Not a "bloated, monolithic system"?

Posted Jan 30, 2019 22:21 UTC (Wed) by Cyberax (✭ supporter ✭, #52523)
In reply to: Not a "bloated, monolithic system"? by zblaxell
Parent article: Systemd as tragedy

> No, cgroups solve that issue cleanly. systemd's cgroup controller is showing its age and doesn't solve the issue in some cases.
Well, systemd is not set in stone. What needs to be changed to fix it?

> Systemd's cgroup killer plays whack-a-mole with processes in a tight loop, instead of freezing the cgroup then picking off processes at leisure without looping.
PID controller might be even better suited for this, but in practice systemd is much faster at killing processes than the kernel is at forking.

> The concrete bug that we hit in production is that systemd assumes processes respond instantly to SIGKILL, and can be ignored after the signal is sent. On Linux, SIGKILL can take nontrivial amounts of time to process, especially if processes have big temporary files or use lots of RAM (e.g. databases). If a service restarts, and there was a timeout during the stop, systemd can spawn a new service instance immediately, which will try to allocate its own large memory before its predecessor has released it, OOMing the machine to death.
This doesn't sound right. systemd will wait until the cgroup is empty, by which time all the resources should be freed.

And I think you can increase the timeout time and/or disable it completely in this case.

Not a "bloated, monolithic system"?

Posted Jan 31, 2019 21:08 UTC (Thu) by zblaxell (subscriber, #26385) [Link] (22 responses)

> Well, systemd is not set in stone. What needs to be changed to fix it?

systemd is not written in stone, but it is unusually difficult to analyze, modify and deploy. Any day that starts with "understand how hundreds or thousands of units interact at runtime with a dynamic dependency resolver to produce some result" usually ends with "I need to do these 20 things, let's write a 25-line program that does those 20 things in the right order and run that program instead of systemd." I can never figure out how to turn that sort of day into a systemd pull request.

> in practice systemd is much faster at killing processes than the kernel is at forking.

That may be true, assuming no scheduler shenanigans; however, the loop in systemd that kills processes terminates when the cgroup contains no processes _that systemd has not already killed once_, so it's vulnerable to pid reuse attacks. If a forkbomb manages to get a reused pid during the kill loop, systemd will not attempt to kill it.

> This doesn't sound right. systemd will wait until the cgroup is empty, by which time all the resources should be freed.

It writes "Processes still around after SIGKILL. Ignoring." on the log and ignores the process(es). It might send SIGKILL to the same process again when the service restarts, but additional SIGKILLs aren't helpful.

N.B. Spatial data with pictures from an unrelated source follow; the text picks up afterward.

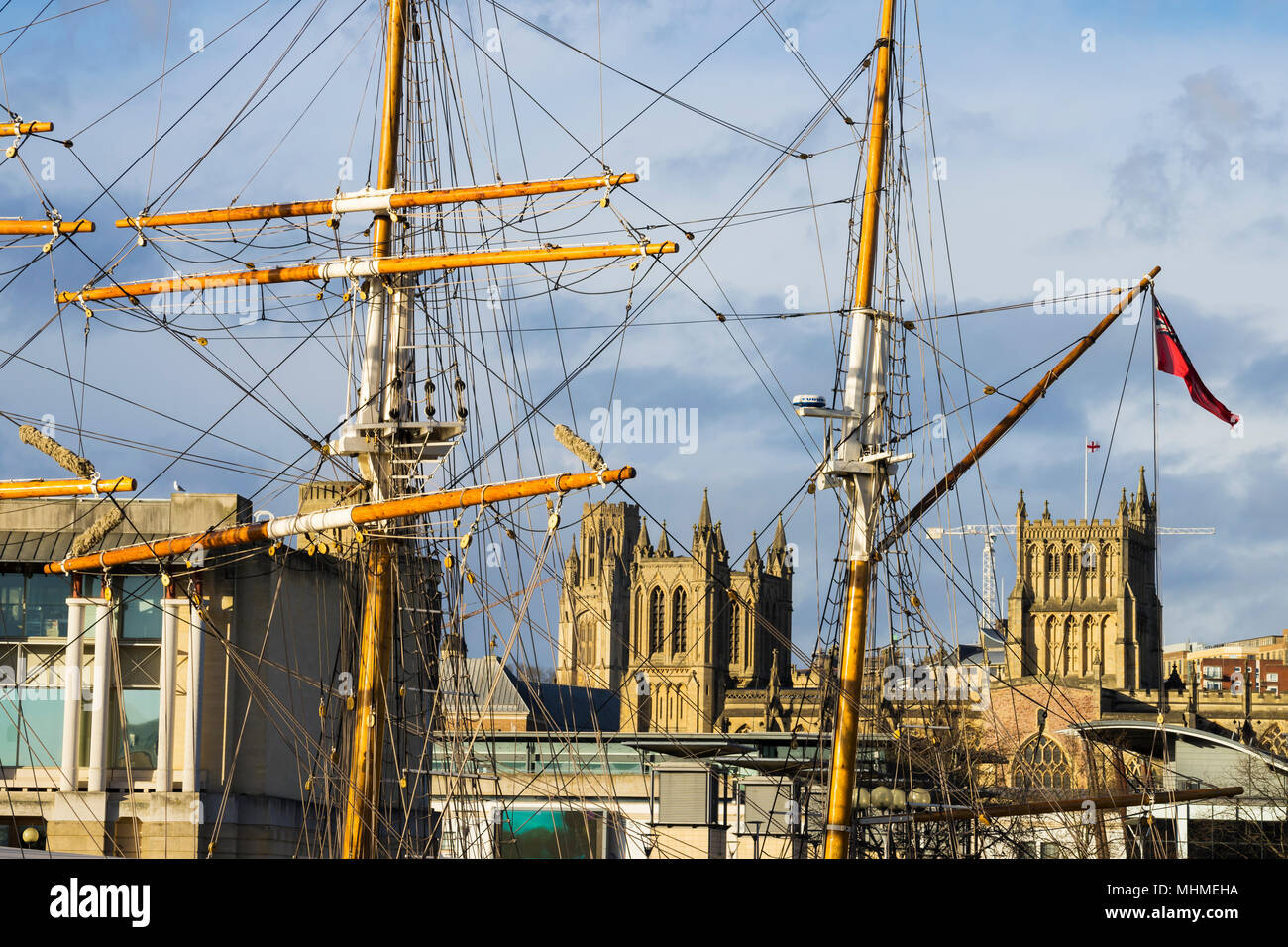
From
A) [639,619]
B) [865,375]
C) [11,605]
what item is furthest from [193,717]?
[639,619]

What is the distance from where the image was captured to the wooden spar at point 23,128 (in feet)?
102

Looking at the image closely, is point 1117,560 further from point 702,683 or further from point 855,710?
point 855,710

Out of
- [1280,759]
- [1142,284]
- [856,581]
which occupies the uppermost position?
[1142,284]

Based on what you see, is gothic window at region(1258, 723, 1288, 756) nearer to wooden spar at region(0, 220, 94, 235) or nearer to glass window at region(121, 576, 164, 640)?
glass window at region(121, 576, 164, 640)

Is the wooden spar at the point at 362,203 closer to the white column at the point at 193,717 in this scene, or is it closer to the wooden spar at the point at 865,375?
the wooden spar at the point at 865,375

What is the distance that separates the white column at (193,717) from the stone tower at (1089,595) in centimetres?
12479

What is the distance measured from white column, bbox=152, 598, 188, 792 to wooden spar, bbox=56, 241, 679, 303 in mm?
10110

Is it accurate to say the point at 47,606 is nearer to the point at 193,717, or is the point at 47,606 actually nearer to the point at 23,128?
the point at 193,717

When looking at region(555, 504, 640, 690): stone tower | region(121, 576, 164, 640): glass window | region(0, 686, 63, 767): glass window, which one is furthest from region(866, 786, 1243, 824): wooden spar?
region(555, 504, 640, 690): stone tower

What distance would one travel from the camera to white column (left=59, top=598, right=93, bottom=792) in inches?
1657

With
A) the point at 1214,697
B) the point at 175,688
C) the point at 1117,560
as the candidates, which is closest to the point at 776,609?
the point at 1117,560
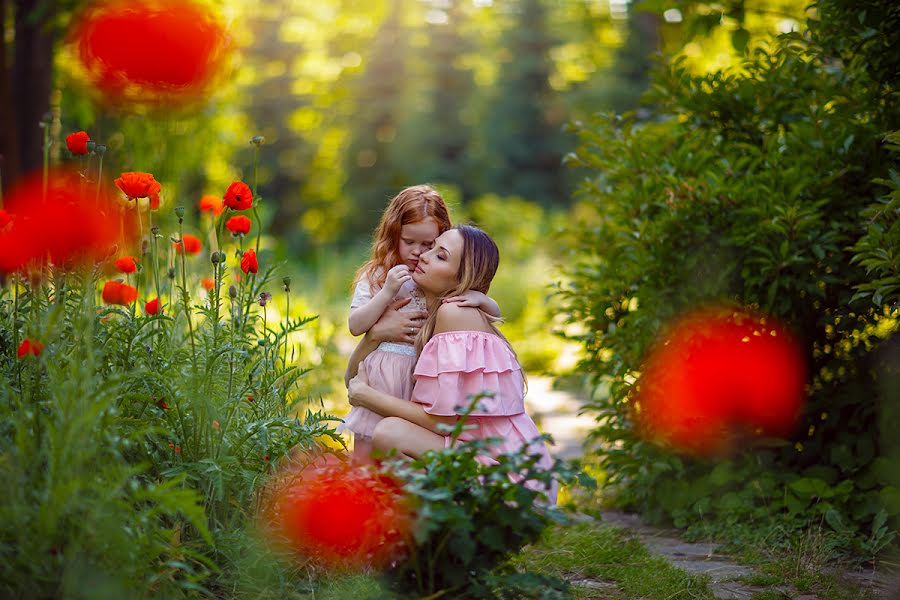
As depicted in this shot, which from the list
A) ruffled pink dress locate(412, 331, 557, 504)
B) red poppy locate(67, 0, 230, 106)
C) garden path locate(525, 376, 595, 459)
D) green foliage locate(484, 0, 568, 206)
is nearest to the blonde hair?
ruffled pink dress locate(412, 331, 557, 504)

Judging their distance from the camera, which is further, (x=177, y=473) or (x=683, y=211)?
(x=683, y=211)

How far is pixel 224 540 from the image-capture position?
2.54 meters

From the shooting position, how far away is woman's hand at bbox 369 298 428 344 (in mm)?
3178

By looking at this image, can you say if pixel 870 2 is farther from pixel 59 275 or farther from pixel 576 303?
pixel 59 275

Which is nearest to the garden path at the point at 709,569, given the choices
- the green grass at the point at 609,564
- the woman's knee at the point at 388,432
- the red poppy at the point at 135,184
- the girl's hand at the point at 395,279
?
the green grass at the point at 609,564

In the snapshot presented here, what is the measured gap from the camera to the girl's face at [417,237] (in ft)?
11.0

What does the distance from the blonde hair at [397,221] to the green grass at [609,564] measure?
1212 mm

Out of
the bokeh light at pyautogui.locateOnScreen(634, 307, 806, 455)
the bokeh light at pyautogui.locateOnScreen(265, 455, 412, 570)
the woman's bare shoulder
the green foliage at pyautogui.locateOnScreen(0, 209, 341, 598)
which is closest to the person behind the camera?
the green foliage at pyautogui.locateOnScreen(0, 209, 341, 598)

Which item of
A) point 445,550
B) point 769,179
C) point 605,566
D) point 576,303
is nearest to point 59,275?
point 445,550

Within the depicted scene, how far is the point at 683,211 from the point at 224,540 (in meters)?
2.20

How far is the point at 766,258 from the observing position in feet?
11.1

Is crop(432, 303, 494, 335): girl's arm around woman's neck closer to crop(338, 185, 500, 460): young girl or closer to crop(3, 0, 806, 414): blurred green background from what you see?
crop(338, 185, 500, 460): young girl

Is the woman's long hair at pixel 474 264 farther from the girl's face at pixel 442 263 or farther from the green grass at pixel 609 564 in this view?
the green grass at pixel 609 564

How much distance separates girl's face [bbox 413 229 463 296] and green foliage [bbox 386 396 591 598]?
A: 3.15ft
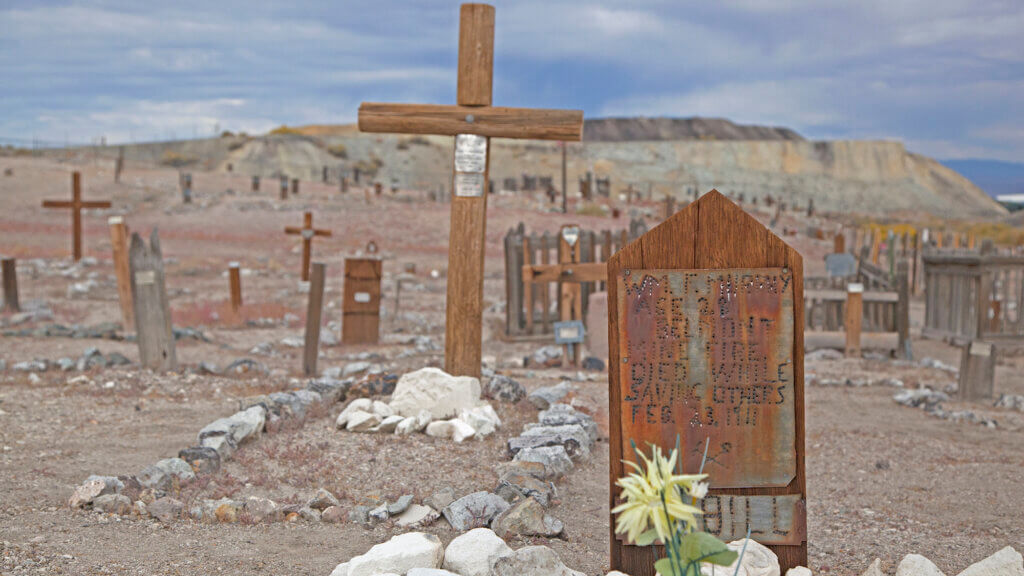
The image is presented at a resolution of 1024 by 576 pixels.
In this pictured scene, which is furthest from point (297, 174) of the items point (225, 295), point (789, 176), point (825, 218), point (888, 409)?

There's no single right answer here, and no documented systemd configuration option I can find to address this case. The documentation talks a lot about waiting for various subsets of processes, but the code revolves around actions taken during state transitions for systemd services. These are not the same thing.

If the killed process is truly stuck, e.g. due to a kernel bug, then it will never exit. Processes that can't ever exit pollute systemd's service dependency model (e.g. you can't get to target states that want that service to be dead). systemd solves that problem by ignoring processes whose behavior doesn't fit into its dependency model.

If the killed process isn't stuck, but just doing something in the kernel that takes a long time, then to fit systemd's state model, we need to continue to wait for the process after we sent it SIGKILL. We only need to wait for the process to exit if we're going to do something where the process exit matters (e.g. start the process again, or umount a filesystem the process was using), but systemd doesn't have a place for such optimizations in its data model.

It's probably possible to do this in systemd with a helper utility in ExecStartPre to block restarts until the service cgroup is completely empty except for itself, but that's no longer "clean", and you'd have to configure it separately for every service that might need it.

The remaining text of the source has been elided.